------ 文档正文
丹参内生镰刀菌HBG16胞外多糖发酵条件优化及其抗氧化能力

Optimization of the Fermentation Conditions for Production of Extracellular Polysaccharides of Endophytic Fungus HBG16from Salvia Miltiorrhiza Bunge and Its Antioxidant Capacity

目的:优化丹参内生镰刀菌HBG16发酵工艺条件来提高胞外多糖产量,并分析其抗氧化能力。方法:通过单因素实验和响应面试验对产胞外多糖丹参内生镰刀菌HBG16的碳源、氮源、接种量、p H四个因素进行优化;通过凝胶渗透色谱法(GPC)进行样品单糖组成分析;通过DPPH法测定胞外多糖抗氧化能力。结果:通过单因素实验确定内生镰刀菌HBG16的碳源为麦芽糖,氮源为酵母粉,p H为6.0,接种量为6%;经响应面试验确定最佳发酵条件为麦芽糖32 mg/m L,酵母粉2.6 mg/m L,p H为6.0,接种量6%,在此优化条件下,发酵液胞外多糖的含量达到0.95 mg/m L,与预测值的偏差为2.06%。多糖主要由半乳糖组成,含量为52.09 mg/kg。随着胞外多糖浓度的增加,对DPPH自由基清除率增加。多糖清除DPPH自由基的IC50为0.38 mg/m L。结论:在优化的培养条件下,丹参内生镰刀菌HBZ16胞外多糖产量由0.11 mg/m L提高到0.95 mg/m L,为真菌多糖的工业化利用奠定了基础。
------------
(任务说明)
A. 请逐字返回丹参内生镰刀菌多糖摘要中从“Optimization of the”起、至“L提高到0.95 mg/m L,为真菌多糖的工业化利用奠定了基础。”止的内容。
B. 请接着丹参内生镰刀菌多糖摘要的最后一句往下续写。
------ 记录数据
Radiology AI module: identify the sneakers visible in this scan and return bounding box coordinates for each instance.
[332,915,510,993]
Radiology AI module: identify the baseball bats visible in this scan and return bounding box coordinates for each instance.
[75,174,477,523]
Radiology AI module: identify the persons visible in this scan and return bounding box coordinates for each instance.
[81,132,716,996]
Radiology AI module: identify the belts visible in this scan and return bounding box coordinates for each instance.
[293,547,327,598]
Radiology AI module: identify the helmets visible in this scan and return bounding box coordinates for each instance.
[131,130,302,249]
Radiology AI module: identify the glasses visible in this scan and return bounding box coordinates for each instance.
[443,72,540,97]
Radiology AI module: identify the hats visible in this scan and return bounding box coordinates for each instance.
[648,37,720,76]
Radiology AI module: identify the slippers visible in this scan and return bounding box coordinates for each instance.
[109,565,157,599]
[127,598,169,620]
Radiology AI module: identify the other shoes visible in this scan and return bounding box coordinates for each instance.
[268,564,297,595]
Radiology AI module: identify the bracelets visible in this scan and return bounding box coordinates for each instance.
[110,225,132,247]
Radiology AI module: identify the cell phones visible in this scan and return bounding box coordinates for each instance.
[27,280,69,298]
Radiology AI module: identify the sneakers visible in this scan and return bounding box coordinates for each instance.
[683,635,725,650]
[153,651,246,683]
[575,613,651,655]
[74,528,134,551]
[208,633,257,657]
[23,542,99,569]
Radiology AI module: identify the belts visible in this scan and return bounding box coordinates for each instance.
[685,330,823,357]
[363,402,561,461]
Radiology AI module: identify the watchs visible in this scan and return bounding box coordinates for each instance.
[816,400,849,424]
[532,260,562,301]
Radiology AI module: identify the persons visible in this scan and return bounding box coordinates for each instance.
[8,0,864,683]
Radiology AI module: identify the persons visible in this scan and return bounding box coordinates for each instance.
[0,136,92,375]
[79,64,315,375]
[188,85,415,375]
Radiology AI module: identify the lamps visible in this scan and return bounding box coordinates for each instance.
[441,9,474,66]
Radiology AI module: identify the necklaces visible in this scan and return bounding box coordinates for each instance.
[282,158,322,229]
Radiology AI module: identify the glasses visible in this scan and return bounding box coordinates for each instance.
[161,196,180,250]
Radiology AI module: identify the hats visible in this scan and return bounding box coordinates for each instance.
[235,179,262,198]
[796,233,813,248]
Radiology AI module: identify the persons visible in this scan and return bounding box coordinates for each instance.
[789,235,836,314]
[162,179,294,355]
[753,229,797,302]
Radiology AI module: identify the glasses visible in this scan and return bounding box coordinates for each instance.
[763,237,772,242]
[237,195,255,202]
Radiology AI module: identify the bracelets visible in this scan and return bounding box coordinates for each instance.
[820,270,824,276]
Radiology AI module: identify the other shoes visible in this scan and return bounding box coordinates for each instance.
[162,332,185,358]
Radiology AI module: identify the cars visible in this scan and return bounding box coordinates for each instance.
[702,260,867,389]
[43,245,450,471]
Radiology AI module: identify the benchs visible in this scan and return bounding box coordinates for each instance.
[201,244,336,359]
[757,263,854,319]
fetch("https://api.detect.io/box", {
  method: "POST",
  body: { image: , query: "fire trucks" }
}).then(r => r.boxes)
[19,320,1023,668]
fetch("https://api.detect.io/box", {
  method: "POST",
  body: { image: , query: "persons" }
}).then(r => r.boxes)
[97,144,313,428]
------------
(各题回答)
A.
Optimization of the Fermentation Conditions for Production of Extracellular Polysaccharides of Endophytic Fungus HBG16from Salvia Miltiorrhiza Bunge and Its Antioxidant Capacity

目的:优化丹参内生镰刀菌HBG16发酵工艺条件来提高胞外多糖产量,并分析其抗氧化能力。方法:通过单因素实验和响应面试验对产胞外多糖丹参内生镰刀菌HBG16的碳源、氮源、接种量、p H四个因素进行优化;通过凝胶渗透色谱法(GPC)进行样品单糖组成分析;通过DPPH法测定胞外多糖抗氧化能力。结果:通过单因素实验确定内生镰刀菌HBG16的碳源为麦芽糖,氮源为酵母粉,p H为6.0,接种量为6%;经响应面试验确定最佳发酵条件为麦芽糖32 mg/m L,酵母粉2.6 mg/m L,p H为6.0,接种量6%,在此优化条件下,发酵液胞外多糖的含量达到0.95 mg/m L,与预测值的偏差为2.06%。多糖主要由半乳糖组成,含量为52.09 mg/kg。随着胞外多糖浓度的增加,对DPPH自由基清除率增加。多糖清除DPPH自由基的IC50为0.38 mg/m L。结论:在优化的培养条件下,丹参内生镰刀菌HBZ16胞外多糖产量由0.11 mg/m L提高到0.95 mg/m L,为真菌多糖的工业化利用奠定了基础。

B.
Objective： The fermentation conditions for extracellular polysaccharide production in endophytic fungus HBG16 isolated from Salvia miltiorrhiza Bunge were optimized and its antioxidant capacity was analyzed. Method： Single factor experiment and response surface methodology were applied to optimize carbon source,nitrogen source,inoculation amout and pH of endophytic fungus HBG16.The monosaccharide composition of the sample was analyzed by gel permeation chromatography（ GPC）. The free radical scavenging ability of extracellular polysaccharide was measured by DPPH method.Results： The results of single factor showed that the carbon source,nitrogen source,pH,and inoculation of fermentation were maltose,yeast powder,pH6.0,and inoculation amout 6%,respectively. The optimum fermentation conditions were maltose32 mg/mL,yeast powder 2.6 mg/mL,pH6.0,inoculation 6%. And the yield of extracellular polysaccharide reached 0.95 mg/mL under this optimized condition.The polysaccharides were mainly composed of galactose,with a content of 52.09 mg/kg.With the increase of extracellular polysaccharide concentration,the free radical scavenging rate of DPPH was increased. The semi inhibitory amount（ IC50） of DPPH free radical scavenging was 0.38 mg/mL.Conclusion： Under the optimized culture conditions,the production of extracellular polysaccharide of endophytic fungus HBG16 was increased from 0.11 mg/mL to 0.95 mg/mL,which laid a foundation for the industrial utilization of fungal polysaccharides.